From the first entry to the last, repeat them all exactly.

━━━ Source material

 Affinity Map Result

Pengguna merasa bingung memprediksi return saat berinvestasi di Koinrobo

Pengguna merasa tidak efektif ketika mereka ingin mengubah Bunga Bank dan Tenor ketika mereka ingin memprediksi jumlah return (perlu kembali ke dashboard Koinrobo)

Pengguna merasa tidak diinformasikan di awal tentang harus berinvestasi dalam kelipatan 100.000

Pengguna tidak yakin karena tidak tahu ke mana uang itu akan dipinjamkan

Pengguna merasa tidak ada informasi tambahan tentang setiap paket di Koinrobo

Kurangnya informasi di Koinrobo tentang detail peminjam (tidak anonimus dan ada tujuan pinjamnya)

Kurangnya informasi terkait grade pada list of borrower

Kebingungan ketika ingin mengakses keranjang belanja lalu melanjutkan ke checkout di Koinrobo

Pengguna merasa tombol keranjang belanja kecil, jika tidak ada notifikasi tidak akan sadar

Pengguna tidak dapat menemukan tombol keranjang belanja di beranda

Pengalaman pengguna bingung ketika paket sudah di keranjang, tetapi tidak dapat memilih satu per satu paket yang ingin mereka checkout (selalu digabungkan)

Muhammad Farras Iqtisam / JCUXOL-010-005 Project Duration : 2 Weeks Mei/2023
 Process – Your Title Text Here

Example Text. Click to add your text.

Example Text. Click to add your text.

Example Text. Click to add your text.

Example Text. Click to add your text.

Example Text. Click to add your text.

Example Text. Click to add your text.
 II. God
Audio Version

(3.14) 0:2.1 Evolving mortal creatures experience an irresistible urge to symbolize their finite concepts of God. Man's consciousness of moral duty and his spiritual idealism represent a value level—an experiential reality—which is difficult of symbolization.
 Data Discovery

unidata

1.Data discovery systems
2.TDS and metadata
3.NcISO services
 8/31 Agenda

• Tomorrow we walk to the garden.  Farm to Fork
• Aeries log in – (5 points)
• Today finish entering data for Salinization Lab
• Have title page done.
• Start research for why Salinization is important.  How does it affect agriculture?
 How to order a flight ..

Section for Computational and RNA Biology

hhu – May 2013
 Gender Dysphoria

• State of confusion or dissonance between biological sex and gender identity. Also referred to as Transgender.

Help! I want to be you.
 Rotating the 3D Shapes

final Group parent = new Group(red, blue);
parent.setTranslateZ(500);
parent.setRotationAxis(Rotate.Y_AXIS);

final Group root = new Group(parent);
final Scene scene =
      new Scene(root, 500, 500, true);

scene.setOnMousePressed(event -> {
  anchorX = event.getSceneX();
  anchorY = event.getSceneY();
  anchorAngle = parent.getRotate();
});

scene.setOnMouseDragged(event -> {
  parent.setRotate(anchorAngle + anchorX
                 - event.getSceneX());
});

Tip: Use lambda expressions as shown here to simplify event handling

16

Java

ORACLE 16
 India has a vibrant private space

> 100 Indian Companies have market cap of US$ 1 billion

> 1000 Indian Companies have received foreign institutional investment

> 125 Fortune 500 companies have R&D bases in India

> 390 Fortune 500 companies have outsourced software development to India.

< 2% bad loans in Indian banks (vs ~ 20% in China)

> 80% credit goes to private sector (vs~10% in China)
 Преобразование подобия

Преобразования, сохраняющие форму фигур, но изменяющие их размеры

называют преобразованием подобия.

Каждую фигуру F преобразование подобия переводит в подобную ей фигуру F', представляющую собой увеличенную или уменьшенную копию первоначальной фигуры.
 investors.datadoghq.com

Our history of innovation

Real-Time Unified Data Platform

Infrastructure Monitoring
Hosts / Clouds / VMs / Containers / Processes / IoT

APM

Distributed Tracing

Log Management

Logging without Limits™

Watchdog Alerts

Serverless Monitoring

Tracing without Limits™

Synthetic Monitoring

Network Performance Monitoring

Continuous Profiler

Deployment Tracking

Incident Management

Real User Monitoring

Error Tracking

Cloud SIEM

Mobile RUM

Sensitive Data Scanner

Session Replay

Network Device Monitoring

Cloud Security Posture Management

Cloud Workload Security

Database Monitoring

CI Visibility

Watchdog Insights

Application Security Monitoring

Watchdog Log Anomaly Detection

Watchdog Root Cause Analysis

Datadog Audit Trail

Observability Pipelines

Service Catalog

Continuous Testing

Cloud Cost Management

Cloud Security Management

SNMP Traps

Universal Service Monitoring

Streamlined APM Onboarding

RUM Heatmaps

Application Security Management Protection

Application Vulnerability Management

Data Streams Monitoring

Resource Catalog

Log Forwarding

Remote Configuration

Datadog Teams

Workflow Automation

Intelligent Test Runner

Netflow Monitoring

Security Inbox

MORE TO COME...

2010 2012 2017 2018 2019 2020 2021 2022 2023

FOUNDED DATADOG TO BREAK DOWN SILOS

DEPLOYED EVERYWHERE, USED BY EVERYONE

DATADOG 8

━━━━━━

**Reply**
 Affinity Map Result

Pengguna merasa bingung memprediksi return saat berinvestasi di Koinrobo

Pengguna merasa tidak efektif ketika mereka ingin mengubah Bunga Bank dan Tenor ketika mereka ingin memprediksi jumlah return (perlu kembali ke dashboard Koinrobo)

Pengguna merasa tidak diinformasikan di awal tentang harus berinvestasi dalam kelipatan 100.000

Pengguna tidak yakin karena tidak tahu ke mana uang itu akan dipinjamkan

Pengguna merasa tidak ada informasi tambahan tentang setiap paket di Koinrobo

Kurangnya informasi di Koinrobo tentang detail peminjam (tidak anonimus dan ada tujuan pinjamnya)

Kurangnya informasi terkait grade pada list of borrower

Kebingungan ketika ingin mengakses keranjang belanja lalu melanjutkan ke checkout di Koinrobo

Pengguna merasa tombol keranjang belanja kecil, jika tidak ada notifikasi tidak akan sadar

Pengguna tidak dapat menemukan tombol keranjang belanja di beranda

Pengalaman pengguna bingung ketika paket sudah di keranjang, tetapi tidak dapat memilih satu per satu paket yang ingin mereka checkout (selalu digabungkan)

Muhammad Farras Iqtisam / JCUXOL-010-005 Project Duration : 2 Weeks Mei/2023
 Process – Your Title Text Here

Example Text. Click to add your text.

Example Text. Click to add your text.

Example Text. Click to add your text.

Example Text. Click to add your text.

Example Text. Click to add your text.

Example Text. Click to add your text.
 II. God
Audio Version

(3.14) 0:2.1 Evolving mortal creatures experience an irresistible urge to symbolize their finite concepts of God. Man's consciousness of moral duty and his spiritual idealism represent a value level—an experiential reality—which is difficult of symbolization.
 Data Discovery

unidata

1.Data discovery systems
2.TDS and metadata
3.NcISO services
 8/31 Agenda

• Tomorrow we walk to the garden.  Farm to Fork
• Aeries log in – (5 points)
• Today finish entering data for Salinization Lab
• Have title page done.
• Start research for why Salinization is important.  How does it affect agriculture?
 How to order a flight ..

Section for Computational and RNA Biology

hhu – May 2013
 Gender Dysphoria

• State of confusion or dissonance between biological sex and gender identity. Also referred to as Transgender.

Help! I want to be you.
 Rotating the 3D Shapes

final Group parent = new Group(red, blue);
parent.setTranslateZ(500);
parent.setRotationAxis(Rotate.Y_AXIS);

final Group root = new Group(parent);
final Scene scene =
      new Scene(root, 500, 500, true);

scene.setOnMousePressed(event -> {
  anchorX = event.getSceneX();
  anchorY = event.getSceneY();
  anchorAngle = parent.getRotate();
});

scene.setOnMouseDragged(event -> {
  parent.setRotate(anchorAngle + anchorX
                 - event.getSceneX());
});

Tip: Use lambda expressions as shown here to simplify event handling

16

Java

ORACLE 16
 India has a vibrant private space

> 100 Indian Companies have market cap of US$ 1 billion

> 1000 Indian Companies have received foreign institutional investment

> 125 Fortune 500 companies have R&D bases in India

> 390 Fortune 500 companies have outsourced software development to India.

< 2% bad loans in Indian banks (vs ~ 20% in China)

> 80% credit goes to private sector (vs~10% in China)
 Преобразование подобия

Преобразования, сохраняющие форму фигур, но изменяющие их размеры

называют преобразованием подобия.

Каждую фигуру F преобразование подобия переводит в подобную ей фигуру F', представляющую собой увеличенную или уменьшенную копию первоначальной фигуры.
 investors.datadoghq.com

Our history of innovation

Real-Time Unified Data Platform

Infrastructure Monitoring
Hosts / Clouds / VMs / Containers / Processes / IoT

APM

Distributed Tracing

Log Management

Logging without Limits™

Watchdog Alerts

Serverless Monitoring

Tracing without Limits™

Synthetic Monitoring

Network Performance Monitoring

Continuous Profiler

Deployment Tracking

Incident Management

Real User Monitoring

Error Tracking

Cloud SIEM

Mobile RUM

Sensitive Data Scanner

Session Replay

Network Device Monitoring

Cloud Security Posture Management

Cloud Workload Security

Database Monitoring

CI Visibility

Watchdog Insights

Application Security Monitoring

Watchdog Log Anomaly Detection

Watchdog Root Cause Analysis

Datadog Audit Trail

Observability Pipelines

Service Catalog

Continuous Testing

Cloud Cost Management

Cloud Security Management

SNMP Traps

Universal Service Monitoring

Streamlined APM Onboarding

RUM Heatmaps

Application Security Management Protection

Application Vulnerability Management

Data Streams Monitoring

Resource Catalog

Log Forwarding

Remote Configuration

Datadog Teams

Workflow Automation

Intelligent Test Runner

Netflow Monitoring

Security Inbox

MORE TO COME...

2010 2012 2017 2018 2019 2020 2021 2022 2023

FOUNDED DATADOG TO BREAK DOWN SILOS

DEPLOYED EVERYWHERE, USED BY EVERYONE

DATADOG 8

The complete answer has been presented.